This special preview book shows some of the amazing pages, character designs, and costumes from Lorente as well as the first few pages of
Alan Moore's story. Don't miss out on this sneak peak of the biggest Alan Moore book of the
summer.

A HYPOTHETICAL LIZARD
Alan Moore
Half her face was porcelain.
Seated
upon her balcony, absently chewing the anemic blue flowers she had plucked from
her window garden, Som-Som regarded the courtyard of the House Without Clocks.
Unadorned and circular, it lay beneath her like a shadowy and stagnant well. The
black flagstones, polished to an impassive luster by the passage of many feet,
looked more like still water than stone when viewed from above. The cracks and
fissures that might have spoiled the effect were visible only where veins of
moss followed their winding seams through the otherwise featureless jet. It
could as easily have been a delicate lattice of pond scum that would shatter and
disperse with the first splash, the first ripple...
When Som-Som was five her mother had noticed the aching beauty
prefigured in her infant face and had brought the uncomprehending child
through the yammering maze of nighttime Liavek until they reached the pastel
house with its round black courtyard. Yielding to the tug of her mother's hand,
Som-Som dragged across the midnight slabs with the echo of her shuffling
footsteps whispering back to her from the high, curved wall that bounded all but
a quarter of the enclosure. The concave facade of the House Without Clocks
itself completed the circle, and into its broad arc were set seven doors, each
of a different color. It was at the central door, the white one, that her mother
knocked.
There was
the sound of small and careful footsteps, followed by the
brief muttering of a latch as the door was unlocked from the other side. It
glided noiselessly open. Dressed all in white against the whiteness of the
chambers beyond, a fifteen-year-old girl stared out into the dark at them, her
eyes remote and unquestioning. The garment she wore was shaped to her body and
colored like snow, with faint blue shadows pooling in its folds and creases. It
covered her from head to toe, save for the openings that had been cut away to
reveal her right breast, her left hand, and her
impenetrable masklike face.
Staring
up at the slim figure framed in its icy rectangle of light,
Som-Som had at first assumed that the girl's visible flesh was reddened by the
application of paint or powder. Looking closer, she realized with a thrill of
fascination and horror that the skin was entirely covered by small yet legible
words, tattooed in vivid crimson upon the smooth white canvas beneath.
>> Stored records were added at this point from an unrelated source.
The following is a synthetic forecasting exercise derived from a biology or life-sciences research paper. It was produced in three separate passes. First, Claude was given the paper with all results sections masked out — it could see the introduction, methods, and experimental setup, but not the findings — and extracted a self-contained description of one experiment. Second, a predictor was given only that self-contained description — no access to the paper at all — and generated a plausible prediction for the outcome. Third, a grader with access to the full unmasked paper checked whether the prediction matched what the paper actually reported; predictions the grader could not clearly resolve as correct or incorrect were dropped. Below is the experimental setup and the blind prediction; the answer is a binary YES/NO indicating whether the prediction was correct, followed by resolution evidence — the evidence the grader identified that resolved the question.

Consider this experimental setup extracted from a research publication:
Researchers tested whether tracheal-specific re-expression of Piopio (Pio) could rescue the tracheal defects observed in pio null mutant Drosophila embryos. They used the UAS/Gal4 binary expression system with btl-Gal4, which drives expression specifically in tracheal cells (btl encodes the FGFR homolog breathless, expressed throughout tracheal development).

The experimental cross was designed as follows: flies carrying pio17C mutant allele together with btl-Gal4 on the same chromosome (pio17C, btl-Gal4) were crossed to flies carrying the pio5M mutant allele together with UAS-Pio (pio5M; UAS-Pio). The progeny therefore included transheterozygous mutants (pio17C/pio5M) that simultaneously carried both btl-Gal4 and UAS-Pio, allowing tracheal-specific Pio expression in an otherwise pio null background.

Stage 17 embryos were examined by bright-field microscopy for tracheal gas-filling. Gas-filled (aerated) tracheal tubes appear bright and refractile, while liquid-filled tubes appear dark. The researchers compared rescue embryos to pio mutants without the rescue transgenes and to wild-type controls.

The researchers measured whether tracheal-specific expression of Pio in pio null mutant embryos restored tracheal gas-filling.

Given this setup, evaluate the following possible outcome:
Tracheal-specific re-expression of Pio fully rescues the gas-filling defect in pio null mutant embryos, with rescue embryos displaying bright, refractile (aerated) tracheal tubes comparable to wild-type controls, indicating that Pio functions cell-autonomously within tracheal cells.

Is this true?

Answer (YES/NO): YES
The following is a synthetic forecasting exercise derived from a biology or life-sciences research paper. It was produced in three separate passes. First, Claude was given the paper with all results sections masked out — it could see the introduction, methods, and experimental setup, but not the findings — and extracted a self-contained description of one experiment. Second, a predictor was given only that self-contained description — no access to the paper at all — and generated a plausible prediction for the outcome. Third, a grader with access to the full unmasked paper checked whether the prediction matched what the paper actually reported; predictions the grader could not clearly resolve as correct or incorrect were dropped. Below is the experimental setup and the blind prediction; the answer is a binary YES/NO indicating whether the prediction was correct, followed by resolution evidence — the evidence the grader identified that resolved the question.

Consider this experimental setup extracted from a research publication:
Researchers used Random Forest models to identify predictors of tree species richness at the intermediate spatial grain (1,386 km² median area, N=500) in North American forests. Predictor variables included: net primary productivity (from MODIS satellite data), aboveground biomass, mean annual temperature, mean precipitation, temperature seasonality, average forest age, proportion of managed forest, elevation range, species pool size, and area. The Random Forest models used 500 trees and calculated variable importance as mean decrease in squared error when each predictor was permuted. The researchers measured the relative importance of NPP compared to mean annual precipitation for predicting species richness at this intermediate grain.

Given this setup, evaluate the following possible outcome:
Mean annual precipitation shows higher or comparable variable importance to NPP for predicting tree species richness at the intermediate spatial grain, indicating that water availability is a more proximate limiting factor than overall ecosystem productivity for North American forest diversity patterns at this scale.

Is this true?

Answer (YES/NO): YES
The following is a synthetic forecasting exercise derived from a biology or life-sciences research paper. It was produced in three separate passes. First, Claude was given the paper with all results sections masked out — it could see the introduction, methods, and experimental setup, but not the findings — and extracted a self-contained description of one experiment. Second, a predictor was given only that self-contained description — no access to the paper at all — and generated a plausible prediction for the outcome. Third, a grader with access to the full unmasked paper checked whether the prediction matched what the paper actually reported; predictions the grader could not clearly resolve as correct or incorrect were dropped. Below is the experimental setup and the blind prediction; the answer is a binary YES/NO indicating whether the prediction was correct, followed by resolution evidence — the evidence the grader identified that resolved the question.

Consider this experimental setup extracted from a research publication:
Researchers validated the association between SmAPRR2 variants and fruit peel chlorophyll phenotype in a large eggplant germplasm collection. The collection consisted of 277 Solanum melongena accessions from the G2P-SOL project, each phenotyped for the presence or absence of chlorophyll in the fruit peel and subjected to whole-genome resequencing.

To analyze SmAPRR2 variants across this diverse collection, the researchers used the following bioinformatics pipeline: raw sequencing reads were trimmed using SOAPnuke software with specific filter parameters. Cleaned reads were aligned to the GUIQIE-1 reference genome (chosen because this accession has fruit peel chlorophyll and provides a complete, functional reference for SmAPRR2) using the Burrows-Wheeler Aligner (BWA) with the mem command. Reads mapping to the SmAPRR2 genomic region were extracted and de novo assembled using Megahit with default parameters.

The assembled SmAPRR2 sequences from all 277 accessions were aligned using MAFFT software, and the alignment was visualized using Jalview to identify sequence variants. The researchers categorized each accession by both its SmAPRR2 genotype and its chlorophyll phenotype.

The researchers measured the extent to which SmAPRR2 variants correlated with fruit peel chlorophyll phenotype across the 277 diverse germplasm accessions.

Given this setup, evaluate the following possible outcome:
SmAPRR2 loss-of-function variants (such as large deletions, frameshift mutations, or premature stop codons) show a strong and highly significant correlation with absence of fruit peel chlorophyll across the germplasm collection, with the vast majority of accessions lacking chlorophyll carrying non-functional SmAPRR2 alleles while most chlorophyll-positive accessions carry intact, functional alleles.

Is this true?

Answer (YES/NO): YES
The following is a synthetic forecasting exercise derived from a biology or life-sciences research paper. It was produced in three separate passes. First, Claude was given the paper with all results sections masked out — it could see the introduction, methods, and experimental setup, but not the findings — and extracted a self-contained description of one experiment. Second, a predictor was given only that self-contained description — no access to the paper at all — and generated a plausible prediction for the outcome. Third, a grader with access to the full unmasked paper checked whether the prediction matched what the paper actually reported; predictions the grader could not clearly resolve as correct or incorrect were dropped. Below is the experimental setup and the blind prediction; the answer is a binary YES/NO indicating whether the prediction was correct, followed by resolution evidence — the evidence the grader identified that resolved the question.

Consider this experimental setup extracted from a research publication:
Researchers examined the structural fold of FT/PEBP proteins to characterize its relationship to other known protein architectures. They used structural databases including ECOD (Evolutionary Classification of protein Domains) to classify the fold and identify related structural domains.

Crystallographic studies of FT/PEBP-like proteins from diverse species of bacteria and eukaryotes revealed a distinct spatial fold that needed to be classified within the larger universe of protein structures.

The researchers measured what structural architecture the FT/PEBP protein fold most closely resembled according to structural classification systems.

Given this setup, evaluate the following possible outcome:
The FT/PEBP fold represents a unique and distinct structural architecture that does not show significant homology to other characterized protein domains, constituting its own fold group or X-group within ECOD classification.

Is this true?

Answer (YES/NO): NO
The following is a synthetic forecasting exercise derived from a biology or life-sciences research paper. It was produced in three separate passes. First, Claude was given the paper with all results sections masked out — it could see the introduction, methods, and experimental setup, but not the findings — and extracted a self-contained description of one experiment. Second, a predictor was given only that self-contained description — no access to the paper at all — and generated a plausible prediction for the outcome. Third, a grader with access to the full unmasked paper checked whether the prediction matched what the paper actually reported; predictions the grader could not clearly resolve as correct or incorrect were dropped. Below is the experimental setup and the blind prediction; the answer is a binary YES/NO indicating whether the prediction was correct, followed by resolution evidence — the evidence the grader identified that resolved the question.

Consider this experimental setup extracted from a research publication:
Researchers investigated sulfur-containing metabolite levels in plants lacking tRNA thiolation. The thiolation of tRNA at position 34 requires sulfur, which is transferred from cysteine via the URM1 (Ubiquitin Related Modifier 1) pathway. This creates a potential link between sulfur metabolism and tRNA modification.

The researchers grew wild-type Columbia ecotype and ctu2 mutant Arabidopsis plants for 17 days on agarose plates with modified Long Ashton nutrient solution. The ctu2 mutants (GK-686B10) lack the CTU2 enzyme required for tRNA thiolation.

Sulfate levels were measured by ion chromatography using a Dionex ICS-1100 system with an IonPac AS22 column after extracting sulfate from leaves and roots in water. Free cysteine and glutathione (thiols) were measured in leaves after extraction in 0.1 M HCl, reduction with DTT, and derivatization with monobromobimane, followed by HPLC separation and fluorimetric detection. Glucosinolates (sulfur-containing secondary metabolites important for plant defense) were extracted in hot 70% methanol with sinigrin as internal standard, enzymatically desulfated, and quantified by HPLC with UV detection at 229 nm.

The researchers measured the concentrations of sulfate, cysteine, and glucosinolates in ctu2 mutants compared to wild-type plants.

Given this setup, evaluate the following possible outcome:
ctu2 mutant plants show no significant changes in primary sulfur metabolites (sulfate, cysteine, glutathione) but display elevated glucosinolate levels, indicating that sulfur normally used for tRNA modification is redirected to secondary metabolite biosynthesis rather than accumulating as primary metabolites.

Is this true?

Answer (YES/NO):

Finely
worded sentences, ambiguous and suggestive, spiraled out from the maroon bud of
her nipple. Verses of elegant and cryptic passion followed the orbit of her left
eye before resolving themselves into a perfect metaphor beneath the shadow of
her cheekbone. Her fingers dripped with poetry.
She
looked first at Som-Som and then at her mother, and there was no
judgment in her eyes. As if something had been agreed upon, she turned and
walked with tiny, precise steps into the arctic dazzle of the House Without
Clocks. After an instant, Som-Som and her mother followed, closing the white
door behind them.
The girl
(whose name, Som-Som later learned, was Book) led the two of them through
spectrally perfumed corridors to a room that was at once
gigantic and blinding. White light, refracted through lenses and faceted
glassware, seemed to hang in the air like a ghostly cobweb, so that the
shapes and forms within the room were softened. At the center of this foggy
phosphorescence, a tall woman reclined upon polar furs, the cushions strewn
about her feet embossed with intricate frost patterns. The glimmering blur
of her surroundings erased the wrinkles from her skin and made her ageless, but
when she spoke her voice was old. Her name was Ouish, and she was the mistress
and proprietor of the House Without Clocks.
The
conversation that passed between the two women was low and obscure, and Som-Som
caught little of it. At one point, Mistress Ouish rose from her bed of white
pelts and hobbled across to inspect the child. The old woman had taken Som-Som's
face lightly between thumb and forefinger, turning the head in order to study
the profile. Her touch was like crepe, but surprisingly warm in a room that
gleamed with such unearthly coldness.
Evidently satisfied, she turned and nodded once to the girl called Book
before returning to the embrace of her furs.
The
tattooed servant left the room, returning some moments later
bearing a small pouch of bleached leather. It jingled faintly as she walked.
She handed it to Som-Som's mother, who looked frightened and uncertain.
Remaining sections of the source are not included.